• Document section:

[Start of Attachment]

Hybrid ML + regex anti-doxxing detector for K-pop idols. It runs suspicious YouTube queries, scores titles/descriptions with TF-IDF plus explicit regex patterns (GPS, addresses, stalking terms), and serves the latest results via a color-coded Flask dashboard.


Why this project?

After stumbling on a video leaking an idol’s presumed address, the goal was to:

  • Detect similar content quickly (before it spreads)
  • Demonstrate ethical use of API + NLP + lightweight rules
  • Provide a small portfolio project mixing API, ML, and a web dashboard

Features (v2.0)

  • 30+ doxxing examples for TF-IDF semantic matching
  • 6 regex categories: GPS, Korean address, home indicators, distances, stalking terms, dox keywords
  • Composite scoring: 50% ML + 50% regex, severity badges (LOW/MEDIUM/HIGH/CRITICAL)
  • Flask dashboard with sortable table and severity colors
  • Timestamped CSV reports in reports/

Tech stack

  • Python 3.12
  • YouTube Data API v3
  • pandas, numpy
  • scikit-learn (TF-IDF + cosine similarity)
  • Flask (dashboard)

Install dependencies:

pip install -r requirements.txt

Project structure

KpopDoxHunter/
├─ scan_kpop_doxhunter.py   # Hybrid ML + regex scanner
├─ dashboard.py             # Flask app (serves latest report)
├─ templates/
│  └─ index.html            # Dashboard HTML with severity colors
├─ reports/                 # Generated CSV reports (git-ignored)
├─ run_all.bat              # Windows helper script
├─ requirements.txt
├─ tests/test_scan.py       # Unit tests
└─ SECURITY.md

Setup & usage

  1. Clone the repo
git clone https://github.com/NagisaSano/KpopDoxHunter.git
cd KpopDoxHunter
  1. (Optional) Virtualenv
python -m venv .venv
.\.venv\Scripts\activate  # Windows
  1. Install deps
python -m pip install -r requirements.txt
  1. Configure your YouTube API key (read at runtime)

[End of Attachment]

Stored entries:
[Start of Attachment]

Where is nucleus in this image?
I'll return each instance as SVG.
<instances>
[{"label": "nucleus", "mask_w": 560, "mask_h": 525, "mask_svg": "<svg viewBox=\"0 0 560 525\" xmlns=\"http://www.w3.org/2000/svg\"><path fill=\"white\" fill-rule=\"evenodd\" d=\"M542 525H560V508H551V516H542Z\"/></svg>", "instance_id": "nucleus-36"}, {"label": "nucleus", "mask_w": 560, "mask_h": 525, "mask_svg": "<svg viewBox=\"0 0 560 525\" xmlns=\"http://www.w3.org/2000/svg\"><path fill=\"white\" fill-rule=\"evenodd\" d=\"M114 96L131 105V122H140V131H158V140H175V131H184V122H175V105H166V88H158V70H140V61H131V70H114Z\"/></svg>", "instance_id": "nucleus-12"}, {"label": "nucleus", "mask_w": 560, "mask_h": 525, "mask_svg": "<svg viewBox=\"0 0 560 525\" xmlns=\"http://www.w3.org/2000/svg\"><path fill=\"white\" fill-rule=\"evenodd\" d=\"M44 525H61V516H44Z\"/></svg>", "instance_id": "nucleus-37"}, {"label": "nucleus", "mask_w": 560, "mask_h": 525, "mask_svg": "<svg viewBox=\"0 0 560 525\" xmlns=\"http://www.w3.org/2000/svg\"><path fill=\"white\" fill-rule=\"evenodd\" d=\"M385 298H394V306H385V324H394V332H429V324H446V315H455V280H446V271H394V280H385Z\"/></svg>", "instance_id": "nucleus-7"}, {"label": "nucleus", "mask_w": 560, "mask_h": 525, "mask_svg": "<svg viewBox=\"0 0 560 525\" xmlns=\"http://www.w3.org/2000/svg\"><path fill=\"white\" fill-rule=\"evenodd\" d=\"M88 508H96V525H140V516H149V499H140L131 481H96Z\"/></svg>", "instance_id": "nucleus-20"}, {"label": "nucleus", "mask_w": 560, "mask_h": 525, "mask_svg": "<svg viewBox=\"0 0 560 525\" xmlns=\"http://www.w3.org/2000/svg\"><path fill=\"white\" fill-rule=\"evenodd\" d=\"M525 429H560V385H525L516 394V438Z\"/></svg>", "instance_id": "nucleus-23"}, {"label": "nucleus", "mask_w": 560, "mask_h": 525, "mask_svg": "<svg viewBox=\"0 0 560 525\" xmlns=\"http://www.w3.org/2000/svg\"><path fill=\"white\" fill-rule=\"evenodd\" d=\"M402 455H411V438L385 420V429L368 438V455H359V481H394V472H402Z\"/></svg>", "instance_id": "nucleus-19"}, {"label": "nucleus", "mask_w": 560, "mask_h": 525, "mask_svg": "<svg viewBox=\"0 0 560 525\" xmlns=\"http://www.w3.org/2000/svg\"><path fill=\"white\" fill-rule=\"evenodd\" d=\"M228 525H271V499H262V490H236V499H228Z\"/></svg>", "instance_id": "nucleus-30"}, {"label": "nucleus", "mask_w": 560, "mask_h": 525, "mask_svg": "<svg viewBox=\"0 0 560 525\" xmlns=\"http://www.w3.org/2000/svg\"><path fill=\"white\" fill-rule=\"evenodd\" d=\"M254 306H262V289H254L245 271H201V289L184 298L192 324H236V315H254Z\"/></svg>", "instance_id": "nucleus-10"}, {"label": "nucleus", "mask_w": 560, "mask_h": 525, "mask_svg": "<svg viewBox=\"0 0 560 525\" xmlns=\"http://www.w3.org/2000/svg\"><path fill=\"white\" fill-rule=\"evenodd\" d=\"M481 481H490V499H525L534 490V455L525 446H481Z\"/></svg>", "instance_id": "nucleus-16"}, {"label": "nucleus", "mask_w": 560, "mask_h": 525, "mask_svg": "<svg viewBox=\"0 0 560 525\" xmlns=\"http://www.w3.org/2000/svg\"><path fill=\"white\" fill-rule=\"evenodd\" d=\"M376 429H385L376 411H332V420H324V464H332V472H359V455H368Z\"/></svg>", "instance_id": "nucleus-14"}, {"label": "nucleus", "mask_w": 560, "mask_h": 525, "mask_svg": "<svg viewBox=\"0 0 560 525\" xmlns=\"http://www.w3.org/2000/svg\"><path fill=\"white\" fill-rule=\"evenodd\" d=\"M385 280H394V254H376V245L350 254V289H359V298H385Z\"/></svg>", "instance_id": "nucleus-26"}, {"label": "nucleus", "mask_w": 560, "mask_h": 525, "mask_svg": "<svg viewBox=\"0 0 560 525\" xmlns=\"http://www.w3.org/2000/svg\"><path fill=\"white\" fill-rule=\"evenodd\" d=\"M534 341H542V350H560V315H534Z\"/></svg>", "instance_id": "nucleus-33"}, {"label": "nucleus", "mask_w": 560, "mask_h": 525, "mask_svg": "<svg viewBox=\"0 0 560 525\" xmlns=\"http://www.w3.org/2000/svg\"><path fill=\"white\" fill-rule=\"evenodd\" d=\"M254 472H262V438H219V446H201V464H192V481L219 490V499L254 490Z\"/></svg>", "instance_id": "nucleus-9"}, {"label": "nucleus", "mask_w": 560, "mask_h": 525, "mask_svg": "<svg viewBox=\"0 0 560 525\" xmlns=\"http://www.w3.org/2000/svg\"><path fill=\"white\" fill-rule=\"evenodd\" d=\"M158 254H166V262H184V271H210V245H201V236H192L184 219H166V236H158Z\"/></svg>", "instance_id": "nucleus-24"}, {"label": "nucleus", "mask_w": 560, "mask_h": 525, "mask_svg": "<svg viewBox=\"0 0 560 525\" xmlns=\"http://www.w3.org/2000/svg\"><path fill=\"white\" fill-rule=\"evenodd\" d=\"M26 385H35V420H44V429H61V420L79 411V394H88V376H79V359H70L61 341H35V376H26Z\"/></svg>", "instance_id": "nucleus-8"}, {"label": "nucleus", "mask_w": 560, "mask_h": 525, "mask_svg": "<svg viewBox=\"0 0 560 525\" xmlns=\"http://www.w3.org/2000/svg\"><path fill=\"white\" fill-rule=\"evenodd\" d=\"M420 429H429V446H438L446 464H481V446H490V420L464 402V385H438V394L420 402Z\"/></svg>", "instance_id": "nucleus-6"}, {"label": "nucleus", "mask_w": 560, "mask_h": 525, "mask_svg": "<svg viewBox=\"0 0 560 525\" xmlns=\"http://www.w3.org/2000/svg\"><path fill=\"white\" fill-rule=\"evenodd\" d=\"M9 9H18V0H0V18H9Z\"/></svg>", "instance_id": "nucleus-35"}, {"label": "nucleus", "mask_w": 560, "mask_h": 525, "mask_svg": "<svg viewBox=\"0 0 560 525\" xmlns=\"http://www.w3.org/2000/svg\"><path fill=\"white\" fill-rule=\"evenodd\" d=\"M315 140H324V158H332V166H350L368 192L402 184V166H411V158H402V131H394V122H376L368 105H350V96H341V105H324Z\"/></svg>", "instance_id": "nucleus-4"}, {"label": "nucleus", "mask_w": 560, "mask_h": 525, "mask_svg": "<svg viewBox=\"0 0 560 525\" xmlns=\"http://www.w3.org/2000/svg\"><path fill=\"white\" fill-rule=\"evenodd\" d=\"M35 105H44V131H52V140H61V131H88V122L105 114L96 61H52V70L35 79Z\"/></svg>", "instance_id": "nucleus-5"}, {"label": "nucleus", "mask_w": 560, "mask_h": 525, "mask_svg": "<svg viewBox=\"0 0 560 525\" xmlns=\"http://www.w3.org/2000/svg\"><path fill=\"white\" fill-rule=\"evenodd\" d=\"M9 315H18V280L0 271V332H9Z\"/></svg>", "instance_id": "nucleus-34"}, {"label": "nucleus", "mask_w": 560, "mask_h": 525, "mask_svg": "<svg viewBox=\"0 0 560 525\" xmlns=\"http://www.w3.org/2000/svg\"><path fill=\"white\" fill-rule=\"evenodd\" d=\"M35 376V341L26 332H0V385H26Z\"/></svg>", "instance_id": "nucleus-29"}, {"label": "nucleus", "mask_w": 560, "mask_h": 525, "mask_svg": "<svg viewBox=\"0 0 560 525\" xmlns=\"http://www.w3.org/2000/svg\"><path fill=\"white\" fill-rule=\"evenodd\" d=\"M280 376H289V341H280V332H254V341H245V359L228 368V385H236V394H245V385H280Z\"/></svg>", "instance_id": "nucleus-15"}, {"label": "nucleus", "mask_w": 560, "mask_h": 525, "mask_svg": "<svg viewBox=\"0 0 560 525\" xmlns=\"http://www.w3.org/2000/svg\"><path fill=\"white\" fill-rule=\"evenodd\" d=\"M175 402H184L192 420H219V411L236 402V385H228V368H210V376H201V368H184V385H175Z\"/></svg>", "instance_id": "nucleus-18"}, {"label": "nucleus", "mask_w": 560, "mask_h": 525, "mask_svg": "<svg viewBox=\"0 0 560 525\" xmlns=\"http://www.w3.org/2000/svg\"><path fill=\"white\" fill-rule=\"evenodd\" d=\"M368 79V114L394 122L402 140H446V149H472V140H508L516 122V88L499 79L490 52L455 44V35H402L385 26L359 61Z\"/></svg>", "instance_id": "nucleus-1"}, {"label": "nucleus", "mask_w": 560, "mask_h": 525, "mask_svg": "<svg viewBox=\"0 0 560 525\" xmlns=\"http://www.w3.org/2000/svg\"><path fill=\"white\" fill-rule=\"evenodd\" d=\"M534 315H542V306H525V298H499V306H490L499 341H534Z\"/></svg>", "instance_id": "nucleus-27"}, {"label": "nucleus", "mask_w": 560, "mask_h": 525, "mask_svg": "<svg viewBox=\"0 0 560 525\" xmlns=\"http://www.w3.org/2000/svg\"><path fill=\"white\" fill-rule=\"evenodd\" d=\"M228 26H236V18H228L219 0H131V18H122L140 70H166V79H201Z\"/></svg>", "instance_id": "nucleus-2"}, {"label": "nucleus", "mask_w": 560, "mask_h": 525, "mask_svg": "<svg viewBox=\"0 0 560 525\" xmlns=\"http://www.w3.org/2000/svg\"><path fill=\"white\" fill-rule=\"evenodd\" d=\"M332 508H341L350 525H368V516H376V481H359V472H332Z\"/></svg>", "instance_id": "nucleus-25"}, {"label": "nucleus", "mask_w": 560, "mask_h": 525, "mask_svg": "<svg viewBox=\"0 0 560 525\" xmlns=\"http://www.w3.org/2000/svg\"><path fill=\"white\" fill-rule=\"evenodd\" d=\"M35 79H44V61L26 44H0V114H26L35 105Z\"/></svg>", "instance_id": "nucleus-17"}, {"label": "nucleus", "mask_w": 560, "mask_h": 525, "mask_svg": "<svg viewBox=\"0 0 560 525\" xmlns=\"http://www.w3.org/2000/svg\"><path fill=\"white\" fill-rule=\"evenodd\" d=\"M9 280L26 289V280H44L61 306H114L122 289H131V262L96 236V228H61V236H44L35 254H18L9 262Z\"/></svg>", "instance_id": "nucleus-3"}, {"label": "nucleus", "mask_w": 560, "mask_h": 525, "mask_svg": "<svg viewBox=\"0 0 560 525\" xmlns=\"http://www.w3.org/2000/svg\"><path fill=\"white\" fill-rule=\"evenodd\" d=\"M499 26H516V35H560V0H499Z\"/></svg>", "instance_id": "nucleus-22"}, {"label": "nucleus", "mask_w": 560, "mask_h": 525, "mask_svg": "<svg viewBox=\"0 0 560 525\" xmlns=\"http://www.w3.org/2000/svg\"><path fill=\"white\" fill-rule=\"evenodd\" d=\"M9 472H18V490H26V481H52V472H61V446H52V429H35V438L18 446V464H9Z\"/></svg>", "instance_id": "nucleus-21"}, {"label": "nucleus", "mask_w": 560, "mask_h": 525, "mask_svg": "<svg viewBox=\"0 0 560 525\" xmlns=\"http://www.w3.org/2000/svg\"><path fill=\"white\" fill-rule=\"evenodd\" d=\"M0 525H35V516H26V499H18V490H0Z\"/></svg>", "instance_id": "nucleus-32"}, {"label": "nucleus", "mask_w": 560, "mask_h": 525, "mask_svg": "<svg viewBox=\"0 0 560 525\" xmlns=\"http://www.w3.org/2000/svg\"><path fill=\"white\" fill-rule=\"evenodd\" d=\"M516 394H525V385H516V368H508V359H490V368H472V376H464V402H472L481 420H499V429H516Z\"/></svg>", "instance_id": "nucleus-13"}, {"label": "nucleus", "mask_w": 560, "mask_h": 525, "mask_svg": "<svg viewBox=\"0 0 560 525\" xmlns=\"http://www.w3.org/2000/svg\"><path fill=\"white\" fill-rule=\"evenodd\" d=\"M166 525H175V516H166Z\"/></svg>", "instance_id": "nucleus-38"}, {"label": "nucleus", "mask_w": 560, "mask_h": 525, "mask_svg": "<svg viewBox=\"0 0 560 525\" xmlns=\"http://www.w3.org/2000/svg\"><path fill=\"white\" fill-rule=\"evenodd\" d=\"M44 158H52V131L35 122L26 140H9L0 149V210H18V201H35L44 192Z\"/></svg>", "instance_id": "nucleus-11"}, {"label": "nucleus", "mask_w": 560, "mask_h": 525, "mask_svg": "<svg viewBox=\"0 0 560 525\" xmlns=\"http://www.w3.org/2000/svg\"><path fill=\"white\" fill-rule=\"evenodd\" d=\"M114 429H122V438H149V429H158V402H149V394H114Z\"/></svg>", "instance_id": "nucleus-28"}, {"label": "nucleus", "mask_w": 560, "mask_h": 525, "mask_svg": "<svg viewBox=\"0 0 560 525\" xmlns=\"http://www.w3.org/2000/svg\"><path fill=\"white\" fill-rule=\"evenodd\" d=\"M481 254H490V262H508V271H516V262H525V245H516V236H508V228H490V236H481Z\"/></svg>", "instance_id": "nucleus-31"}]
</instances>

[End of Attachment]

• Task instructions:
**a.** In the KpopDoxHunter description, which library supplies the TF-IDF and cosine similarity?
**b.** List the regex categories named in the KpopDoxHunter description.
**c.** Pick up the KpopDoxHunter description after its last line.

• Answers below:
**a.** scikit-learn

**b.** GPS, Korean address, home indicators, distances, stalking terms, dox keywords

**c.**
$env:YOUTUBE_API_KEY = "YOUR_YOUTUBE_API_KEY"   # PowerShell
  1. Run scan + dashboard
.\run_all.bat

This runs the scanner, writes a CSV in reports/, then serves the dashboard at http://127.0.0.1:5000.

  1. Run tests
python -m unittest discover -s tests -p "test*.py" -v

Notes & limitations

  • Educational prototype; corpus biased toward Felix/Stray Kids.
  • Threshold MIN_DOX_SCORE defaults to 0.25 (adjust in scan_kpop_doxhunter.py).
  • Flask runs with debug=False; use a real WSGI server if you deploy.
  • On 403/429 (quota), partial results are saved then the scan stops with a clear error.

Detection methodology

  • ML (TF-IDF + cosine): semantic similarity against 30+ doxxing examples → ml_score
  • Regex rules: 6 pattern categories (GPS, address, home terms, distance, stalking, dox keywords) → rule_score
  • Composite: dox_score = 0.5 * ml_score + 0.5 * rule_score
  • Severity: LOW / MEDIUM / HIGH / CRITICAL based on dox_score or rule_score thresholds

Responsible use

For ethical monitoring only. Do not use this to harass, target individuals, leak private information, or violate YouTube’s Terms of Service. See SECURITY.md for reporting issues.